Saturday, 14 January 2012

Jack Benny Broke Up My Partner and I



A writing partnership is a wonderful thing - when it works. I know there are many men and women who climb that hill alone, I've done it often enough myself, but to have someone else alongside is heaven sent. I worked with a partner for nearly ten years.

The most important thing about a partnership - and there are many important things - but the MOST important thing is that you laugh at the same time at the same things. Okay, maybe one has a darker take on things than the other, or likes puns or appreciates physical comedy a little bit more, doesn't matter, what matters is that you share a sense of humour.

If you think of comedy as being like a structure made of fine crystal, whilst one of you is building it the other is throwing rocks at it.

For most of our partnership we shared a sense of humour. He was more intellectual than me, likes to strip it down, find out the root cause of why something was funny, I was more the instinct man but happy enough to peel back the layers and see if there was something we could learn and repeat.

He had a facility with lyrics, I could construct a joke. We laughed a lot, talked for hours and produced some decent scripts. Sometimes we worked in the same room together - though that was sometimes like pulling teeth, most times we brought our separate bits to the table and then put them together.
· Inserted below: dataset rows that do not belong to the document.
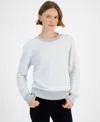 Tommy Hilfiger Womens Metallic Long Sleeve Crewneck Sweater In Silver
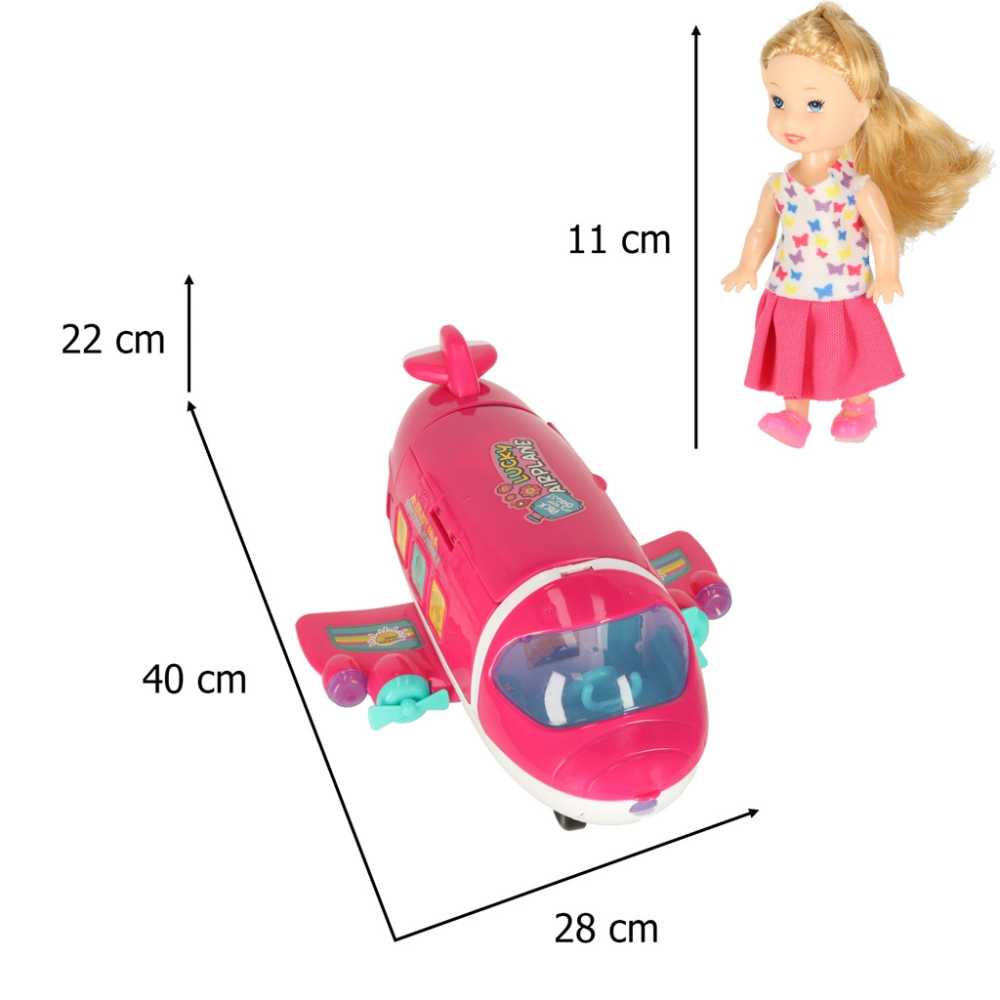 Keleivinis lėktuvas su lėle 2in1 + priedai rožinės sp.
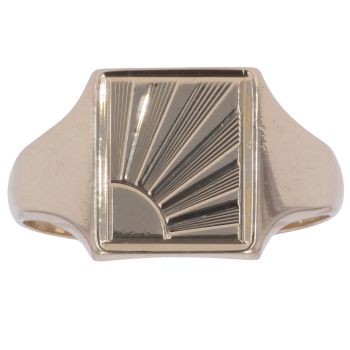 9ct Yellow Gold Sunshine Edge Signet Ring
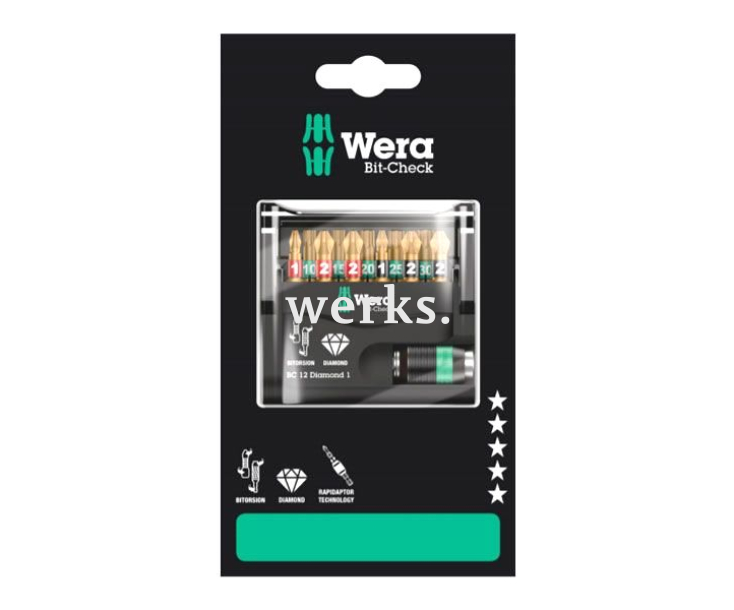 Bit-Check 12 Diamond 1 SB Набор насадок (PH, PZ, TX) и держатель Wera WE-136392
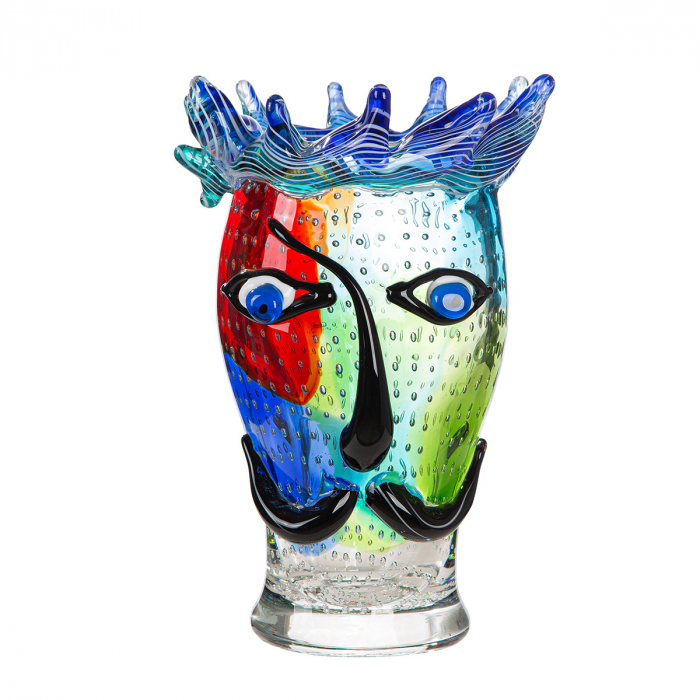 Glass Art, Vază cu fețe, „Donald”, motiv fețe, Sticlă, verde, roșu, PU 1, L. 19 cm, L. 19 cm, H 29 cm [2]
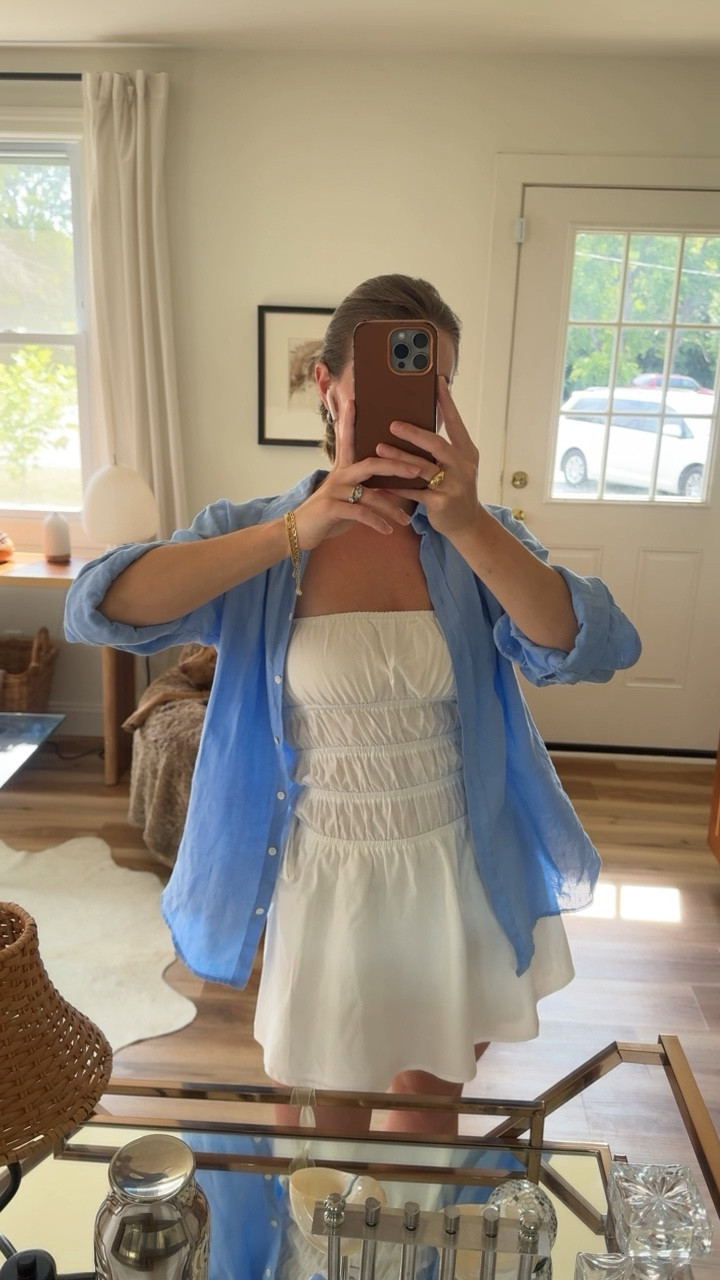 Casual summer fit 💙 wearing size 2 in the dress and S in shirt

#LTKStyleTip #LTKFindsUnder100 #LTKFindsUnder50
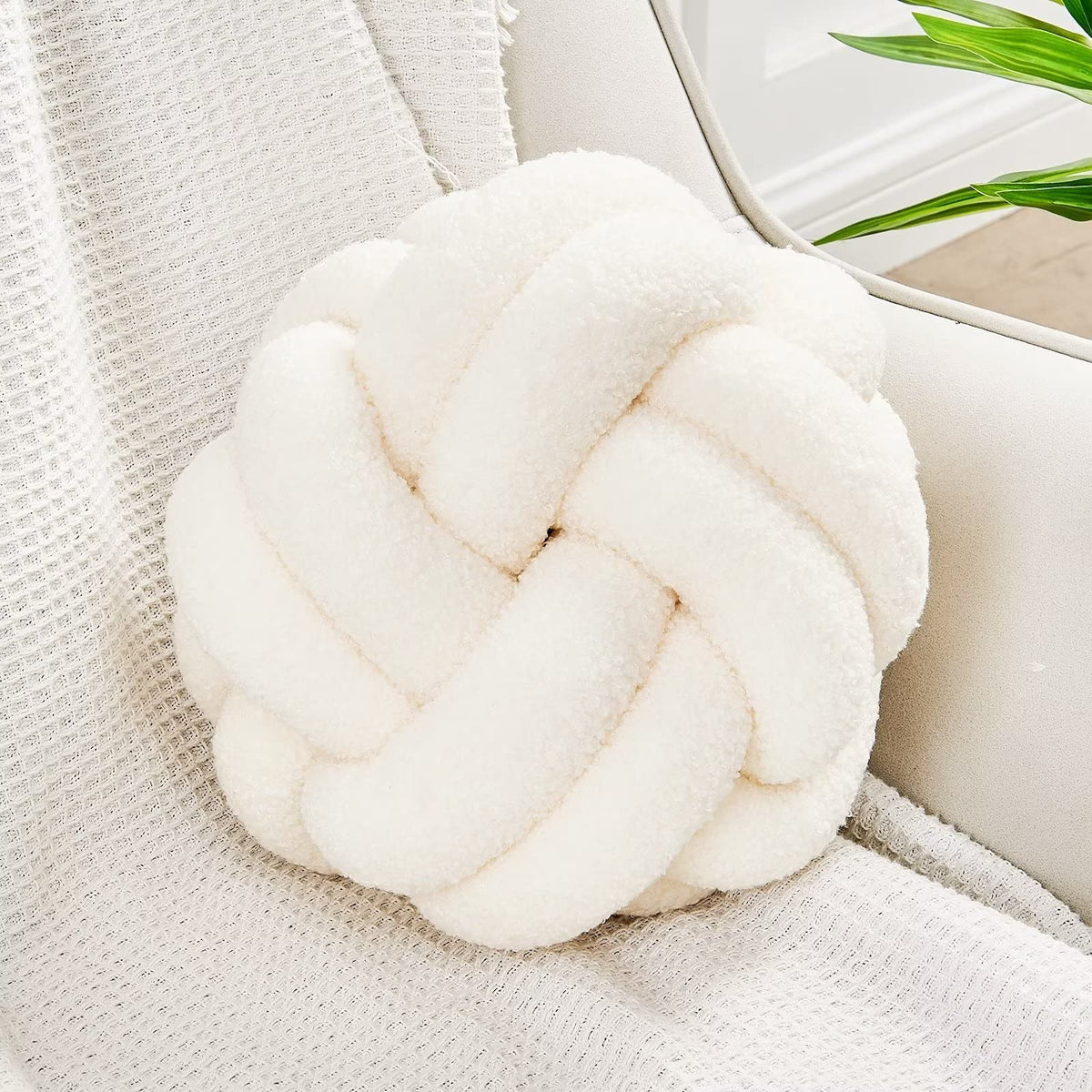 Uvvyui Knot Pillow Ball, Soft Ivory Home Decor Knotted Pillows, Handmade Round Plush Throw Pillow, Aesthetic & Cute Large Decora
But for most of our partnership it was a long distance relationship. He moved to the opposite side of the country. We constructed our comedy on the phone. If the Internet had been around at the time it would've made things easy, doing it now with someone else is like writing in the next room. But me and my first partner were writing in the 80, and early 90's. We were only just getting to grips with computers. We'd bash things out on the phone and then write up the scribbled notes.

But if you write in a partnership you must both contribute equally. I'm not talking about every other line, very often who came up with what gets lost as one comes up with something and that something gets honed and changed and thrown out and brought back in a different form until 'who wrote what' is irrelevant. But you must both contribute, both bring the funny. Our partnership got out of kilter. One was doing a lot more work than the other and obviously so. Like a marriage where neither wants to face or confront the inevitable we had no future.

One day the movie To Be or Not To Be came up in conversation. A wonderful Jack Benny comedy from 1942, directed by Ernst Lubitsch and co starring Carole Lombard in her last role. It tells the tale of a polish theatre company during the early years of the second world war. Occupied by the Germans the players have to resort to a boring Hamlet rather than the zesty satirical stuff they'd been producing. In it the hammy actor played by Jack Benny adopts the identity of a Professor in order to discover if he is a spy - if you haven't seen it, find it, it's wonderful. Another member of the troupe impersonates Hitler.

My then partner insisted that Benny played Hitler. I said no, he played the Professor. No, he played  Hitler!

For the first time in our relationship things got nasty. He insisting that Benny played Hitler, I said no  he didn't. A real nasty argument ensued. And we never really made up after that.
Benny centre, 'Hitler' to his left.
It was a stupid argument. What did it matter who Benny played?  But he went his way I went mine. Whilst the Jack Benny argument wasn't the cause of the break up, like I said we'd been heading that way for some time, it's the moment I look back on and remember as the first time we really didn't agree and couldn't find a funny way out. It was the no way back moment. We didn't trust each other any more.

On such small things our stories often turn. It's not the BIG moments that reveal the most about characters. It's often the small inconsequential things that bring everything to a head.